--- BEGIN MATERIAL PROVIDED ---

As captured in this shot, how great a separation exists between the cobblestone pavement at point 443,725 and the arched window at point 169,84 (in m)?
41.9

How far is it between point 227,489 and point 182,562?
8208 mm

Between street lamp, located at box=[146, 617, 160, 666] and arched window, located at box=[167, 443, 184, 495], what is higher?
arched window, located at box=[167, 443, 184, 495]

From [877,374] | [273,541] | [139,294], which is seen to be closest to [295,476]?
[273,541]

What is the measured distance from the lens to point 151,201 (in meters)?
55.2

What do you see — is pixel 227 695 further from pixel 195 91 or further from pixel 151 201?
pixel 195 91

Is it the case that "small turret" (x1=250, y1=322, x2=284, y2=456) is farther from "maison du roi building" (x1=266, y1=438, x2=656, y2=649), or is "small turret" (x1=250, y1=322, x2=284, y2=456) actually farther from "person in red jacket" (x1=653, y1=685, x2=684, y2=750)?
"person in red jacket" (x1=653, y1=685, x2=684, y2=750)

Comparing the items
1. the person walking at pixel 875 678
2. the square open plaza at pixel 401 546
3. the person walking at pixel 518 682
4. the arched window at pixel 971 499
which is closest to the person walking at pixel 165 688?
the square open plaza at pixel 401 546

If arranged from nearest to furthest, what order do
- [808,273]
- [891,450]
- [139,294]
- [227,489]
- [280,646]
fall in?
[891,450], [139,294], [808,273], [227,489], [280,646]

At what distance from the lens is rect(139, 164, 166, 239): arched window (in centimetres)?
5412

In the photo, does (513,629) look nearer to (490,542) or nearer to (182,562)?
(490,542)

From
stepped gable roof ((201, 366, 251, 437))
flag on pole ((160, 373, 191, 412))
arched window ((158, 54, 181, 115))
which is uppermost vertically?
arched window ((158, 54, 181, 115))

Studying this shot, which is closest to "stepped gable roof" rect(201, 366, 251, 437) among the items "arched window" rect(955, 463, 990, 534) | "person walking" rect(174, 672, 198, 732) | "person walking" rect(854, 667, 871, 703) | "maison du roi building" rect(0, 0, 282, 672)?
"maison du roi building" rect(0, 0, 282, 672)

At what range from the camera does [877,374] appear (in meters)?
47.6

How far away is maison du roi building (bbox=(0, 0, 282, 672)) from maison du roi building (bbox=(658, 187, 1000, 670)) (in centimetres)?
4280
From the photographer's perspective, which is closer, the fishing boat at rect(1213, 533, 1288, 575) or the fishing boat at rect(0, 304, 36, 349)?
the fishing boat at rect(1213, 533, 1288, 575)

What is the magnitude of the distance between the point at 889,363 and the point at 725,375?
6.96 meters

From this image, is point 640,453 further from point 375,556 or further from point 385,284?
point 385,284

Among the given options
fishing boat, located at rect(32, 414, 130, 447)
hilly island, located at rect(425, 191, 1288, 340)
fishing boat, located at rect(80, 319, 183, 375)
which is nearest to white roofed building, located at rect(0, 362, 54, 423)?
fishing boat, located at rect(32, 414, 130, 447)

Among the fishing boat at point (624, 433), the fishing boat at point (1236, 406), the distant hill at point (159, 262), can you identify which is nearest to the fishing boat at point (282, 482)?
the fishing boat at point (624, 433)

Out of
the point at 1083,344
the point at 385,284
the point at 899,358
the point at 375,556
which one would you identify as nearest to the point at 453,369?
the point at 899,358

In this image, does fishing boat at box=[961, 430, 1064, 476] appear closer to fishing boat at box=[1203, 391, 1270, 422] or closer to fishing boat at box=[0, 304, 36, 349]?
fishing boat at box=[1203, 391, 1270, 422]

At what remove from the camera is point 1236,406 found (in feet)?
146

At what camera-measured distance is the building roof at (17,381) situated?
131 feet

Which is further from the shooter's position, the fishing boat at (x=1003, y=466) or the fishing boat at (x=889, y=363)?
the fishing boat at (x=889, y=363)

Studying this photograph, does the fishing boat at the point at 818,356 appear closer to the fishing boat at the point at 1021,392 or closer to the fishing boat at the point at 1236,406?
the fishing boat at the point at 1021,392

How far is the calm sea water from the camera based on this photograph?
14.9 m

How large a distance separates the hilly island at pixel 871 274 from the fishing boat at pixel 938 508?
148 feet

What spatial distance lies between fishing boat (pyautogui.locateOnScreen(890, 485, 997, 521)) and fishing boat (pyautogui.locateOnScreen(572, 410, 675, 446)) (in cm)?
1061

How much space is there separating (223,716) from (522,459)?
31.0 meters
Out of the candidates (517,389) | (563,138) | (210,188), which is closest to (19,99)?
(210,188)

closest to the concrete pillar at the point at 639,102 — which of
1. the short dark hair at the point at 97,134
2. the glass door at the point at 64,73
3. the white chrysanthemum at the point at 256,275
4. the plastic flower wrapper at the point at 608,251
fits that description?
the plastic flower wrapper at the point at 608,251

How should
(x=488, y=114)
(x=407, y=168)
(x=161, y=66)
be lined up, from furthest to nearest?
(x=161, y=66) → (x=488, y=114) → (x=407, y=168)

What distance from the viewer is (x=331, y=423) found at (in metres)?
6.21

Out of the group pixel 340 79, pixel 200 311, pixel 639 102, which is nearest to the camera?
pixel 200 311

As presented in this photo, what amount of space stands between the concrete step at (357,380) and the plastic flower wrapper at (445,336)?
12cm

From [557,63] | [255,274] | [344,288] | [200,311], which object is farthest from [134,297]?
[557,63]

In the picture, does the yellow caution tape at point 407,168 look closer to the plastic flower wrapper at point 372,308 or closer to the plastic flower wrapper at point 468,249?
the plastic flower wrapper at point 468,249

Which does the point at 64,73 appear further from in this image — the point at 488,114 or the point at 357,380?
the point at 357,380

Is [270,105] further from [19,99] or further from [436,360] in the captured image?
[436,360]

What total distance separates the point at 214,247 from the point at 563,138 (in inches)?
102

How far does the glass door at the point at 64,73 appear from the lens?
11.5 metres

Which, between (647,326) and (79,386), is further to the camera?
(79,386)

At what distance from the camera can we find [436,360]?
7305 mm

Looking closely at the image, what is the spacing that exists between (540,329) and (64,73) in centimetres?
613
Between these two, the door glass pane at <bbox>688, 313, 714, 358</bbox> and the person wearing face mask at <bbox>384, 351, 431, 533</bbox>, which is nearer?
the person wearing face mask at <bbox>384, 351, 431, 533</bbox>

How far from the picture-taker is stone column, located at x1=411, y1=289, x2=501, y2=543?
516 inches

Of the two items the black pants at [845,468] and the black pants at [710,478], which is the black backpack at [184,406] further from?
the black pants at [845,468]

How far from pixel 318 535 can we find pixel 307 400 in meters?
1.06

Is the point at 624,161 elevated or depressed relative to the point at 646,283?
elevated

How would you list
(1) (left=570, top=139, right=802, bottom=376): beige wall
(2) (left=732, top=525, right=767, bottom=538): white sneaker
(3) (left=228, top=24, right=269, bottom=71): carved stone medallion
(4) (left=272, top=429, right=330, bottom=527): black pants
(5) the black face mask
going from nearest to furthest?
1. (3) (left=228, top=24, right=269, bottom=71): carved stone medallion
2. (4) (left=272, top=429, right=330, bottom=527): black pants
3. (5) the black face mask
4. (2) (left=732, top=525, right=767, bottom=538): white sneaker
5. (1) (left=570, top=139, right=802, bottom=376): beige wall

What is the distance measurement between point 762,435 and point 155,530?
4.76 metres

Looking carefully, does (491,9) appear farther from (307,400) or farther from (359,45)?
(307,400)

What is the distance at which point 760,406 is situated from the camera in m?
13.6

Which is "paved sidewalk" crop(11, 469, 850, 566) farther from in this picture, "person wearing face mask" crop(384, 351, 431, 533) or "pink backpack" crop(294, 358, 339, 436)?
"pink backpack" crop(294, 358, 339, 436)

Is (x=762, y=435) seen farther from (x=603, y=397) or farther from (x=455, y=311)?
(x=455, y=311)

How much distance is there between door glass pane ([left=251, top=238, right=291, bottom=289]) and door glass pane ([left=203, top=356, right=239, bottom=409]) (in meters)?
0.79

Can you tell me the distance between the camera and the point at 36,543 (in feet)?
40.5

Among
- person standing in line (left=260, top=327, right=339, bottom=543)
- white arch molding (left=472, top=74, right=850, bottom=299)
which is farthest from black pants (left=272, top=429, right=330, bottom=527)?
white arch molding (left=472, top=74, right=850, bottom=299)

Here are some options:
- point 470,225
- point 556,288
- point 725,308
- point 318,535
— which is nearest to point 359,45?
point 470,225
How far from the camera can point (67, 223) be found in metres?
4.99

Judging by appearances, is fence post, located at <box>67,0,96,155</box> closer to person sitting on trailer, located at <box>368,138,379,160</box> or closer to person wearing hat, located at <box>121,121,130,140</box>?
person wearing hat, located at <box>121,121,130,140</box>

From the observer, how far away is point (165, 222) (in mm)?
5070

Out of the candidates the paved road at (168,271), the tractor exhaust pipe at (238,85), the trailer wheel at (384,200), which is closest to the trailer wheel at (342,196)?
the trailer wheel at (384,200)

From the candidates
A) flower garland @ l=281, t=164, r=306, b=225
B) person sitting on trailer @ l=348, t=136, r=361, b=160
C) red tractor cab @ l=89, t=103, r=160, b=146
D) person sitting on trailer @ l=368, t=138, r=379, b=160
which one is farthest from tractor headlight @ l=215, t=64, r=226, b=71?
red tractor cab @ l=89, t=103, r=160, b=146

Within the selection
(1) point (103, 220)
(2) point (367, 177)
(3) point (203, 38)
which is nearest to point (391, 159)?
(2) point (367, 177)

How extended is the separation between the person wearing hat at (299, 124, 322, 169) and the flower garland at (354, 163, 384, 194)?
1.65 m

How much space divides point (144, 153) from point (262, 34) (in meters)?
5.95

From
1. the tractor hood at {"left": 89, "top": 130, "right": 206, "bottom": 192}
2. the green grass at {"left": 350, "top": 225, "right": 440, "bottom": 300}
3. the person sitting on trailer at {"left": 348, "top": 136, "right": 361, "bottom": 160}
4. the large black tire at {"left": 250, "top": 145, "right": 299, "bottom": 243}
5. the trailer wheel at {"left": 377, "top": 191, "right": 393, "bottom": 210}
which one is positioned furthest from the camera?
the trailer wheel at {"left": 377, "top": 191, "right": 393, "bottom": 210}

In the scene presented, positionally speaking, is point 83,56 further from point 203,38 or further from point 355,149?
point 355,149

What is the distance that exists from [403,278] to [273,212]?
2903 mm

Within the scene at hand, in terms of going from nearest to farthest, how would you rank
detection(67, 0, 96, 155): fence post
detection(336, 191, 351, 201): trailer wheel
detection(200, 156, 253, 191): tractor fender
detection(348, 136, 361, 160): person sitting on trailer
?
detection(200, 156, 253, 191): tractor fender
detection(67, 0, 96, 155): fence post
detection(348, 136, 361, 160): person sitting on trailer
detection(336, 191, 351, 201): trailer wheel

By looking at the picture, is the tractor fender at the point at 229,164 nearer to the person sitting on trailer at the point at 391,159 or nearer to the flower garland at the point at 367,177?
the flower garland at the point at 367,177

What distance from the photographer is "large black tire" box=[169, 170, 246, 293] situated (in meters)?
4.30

--- END MATERIAL PROVIDED ---

TASK STATEMENT: Can you quote exactly the lines from the one containing "By looking at" through the last line of the records above, and nothing else?

SOLVED EXERCISE:
By looking at the picture, is the tractor fender at the point at 229,164 nearer to the person sitting on trailer at the point at 391,159 or nearer to the flower garland at the point at 367,177?
the flower garland at the point at 367,177

What distance from the photographer is "large black tire" box=[169, 170, 246, 293] situated (in meters)?
4.30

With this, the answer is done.